Unless you were kidnapped and dragged into the wedding you weren't a captive audience. You volunteered to be there.
If I go to a poetry reading I might hear something that offends/bores/upsets me but I am not a captive audience - I went to the poetry reading.
That`s true, I wasn`t tied down, but from an etiquette perspective, I feel a lot more comfortable walking out of a poetry reading than I do a friend`s wedding. Often at a wedding you`d have to pass by rows of people in the pews, causing a bit of a scene. I don`t think it would be very kind to my friends to do that, and I`m sure the officiants who want to make their moral statements are quite aware of how the audience feels stuck, and they take advantage of that.
Just look at some of the stories in this thread, about brides and grooms who were caught off-guard by their officiants! If they weren`t even comfortable walking out, the same is likely true of their guests.
Well, I have been known to make the remark that it was a good thing that my wedding didn't include "whatever." And, if it were about only heterosexuals getting married, I would stand up and leave. I also don't do services that denigrate other religions. I walk out. I try to be discreet, but I walk out.
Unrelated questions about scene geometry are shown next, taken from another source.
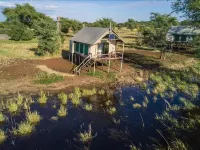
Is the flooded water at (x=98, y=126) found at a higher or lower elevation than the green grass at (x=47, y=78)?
lower

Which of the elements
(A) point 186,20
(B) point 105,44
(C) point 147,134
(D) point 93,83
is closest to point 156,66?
(B) point 105,44

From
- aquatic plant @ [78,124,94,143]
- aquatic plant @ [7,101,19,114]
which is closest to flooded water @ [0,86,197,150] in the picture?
aquatic plant @ [78,124,94,143]

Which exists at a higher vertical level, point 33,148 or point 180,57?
point 180,57

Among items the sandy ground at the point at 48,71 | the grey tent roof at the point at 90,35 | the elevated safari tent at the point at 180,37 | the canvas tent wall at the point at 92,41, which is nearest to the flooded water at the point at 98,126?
the sandy ground at the point at 48,71

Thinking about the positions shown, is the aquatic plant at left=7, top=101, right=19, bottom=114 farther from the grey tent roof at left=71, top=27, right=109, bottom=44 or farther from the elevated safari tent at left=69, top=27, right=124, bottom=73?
the grey tent roof at left=71, top=27, right=109, bottom=44

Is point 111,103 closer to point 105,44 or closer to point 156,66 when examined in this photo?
point 105,44

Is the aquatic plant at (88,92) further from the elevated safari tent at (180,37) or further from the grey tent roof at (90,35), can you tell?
the elevated safari tent at (180,37)
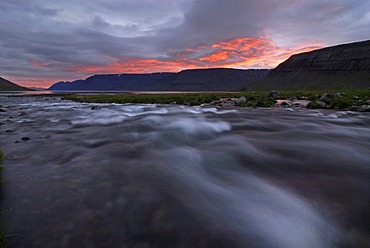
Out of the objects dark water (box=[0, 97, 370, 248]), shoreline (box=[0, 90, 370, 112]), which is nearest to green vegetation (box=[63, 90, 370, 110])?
shoreline (box=[0, 90, 370, 112])

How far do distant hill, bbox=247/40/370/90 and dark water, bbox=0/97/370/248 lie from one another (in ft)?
444

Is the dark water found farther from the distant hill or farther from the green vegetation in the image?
the distant hill

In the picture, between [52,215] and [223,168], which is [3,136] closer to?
[52,215]

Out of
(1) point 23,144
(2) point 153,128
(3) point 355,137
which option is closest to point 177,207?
(1) point 23,144

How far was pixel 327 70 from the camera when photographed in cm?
14950

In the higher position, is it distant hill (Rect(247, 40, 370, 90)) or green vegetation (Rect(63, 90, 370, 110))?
distant hill (Rect(247, 40, 370, 90))

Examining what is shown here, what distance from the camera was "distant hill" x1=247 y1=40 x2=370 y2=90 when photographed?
12719 cm

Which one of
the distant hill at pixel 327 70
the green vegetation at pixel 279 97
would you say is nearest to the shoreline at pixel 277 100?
the green vegetation at pixel 279 97

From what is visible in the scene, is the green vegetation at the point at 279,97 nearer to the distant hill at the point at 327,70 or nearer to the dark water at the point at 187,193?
the dark water at the point at 187,193

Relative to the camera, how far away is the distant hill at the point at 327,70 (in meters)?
127

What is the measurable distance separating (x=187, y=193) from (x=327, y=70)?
177m

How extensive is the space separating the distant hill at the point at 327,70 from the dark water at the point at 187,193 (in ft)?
444

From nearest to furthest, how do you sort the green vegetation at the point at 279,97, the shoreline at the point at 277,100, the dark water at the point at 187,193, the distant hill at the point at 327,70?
the dark water at the point at 187,193 → the shoreline at the point at 277,100 → the green vegetation at the point at 279,97 → the distant hill at the point at 327,70

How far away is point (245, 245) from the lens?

I think that`s a really principaled stance. I mean that as a total compliment, no sarcasm at all. I wish I were that brave. I wonder if next wedding I go to that`s religious, I should try to deliberately sit somewhere on an aisle near the back to make it easier. My main concern in the past has been about disturbing other people and causing a scene, so that might make a difference.
I definitely don`t feel comfortable sitting there and tacitly accepting views that are offensive to me, unfortunately.
I guess I think of how I would want my wedding guests to act if something about the event really rubbed them the wrong way.
That`s a good way of wrapping my mind around it. I would definitely have no problem if someone felt uncomfortable at my event and preferred to remove themselves, so I should probably give my friends the same courtesy of assuming that they`re equally understanding.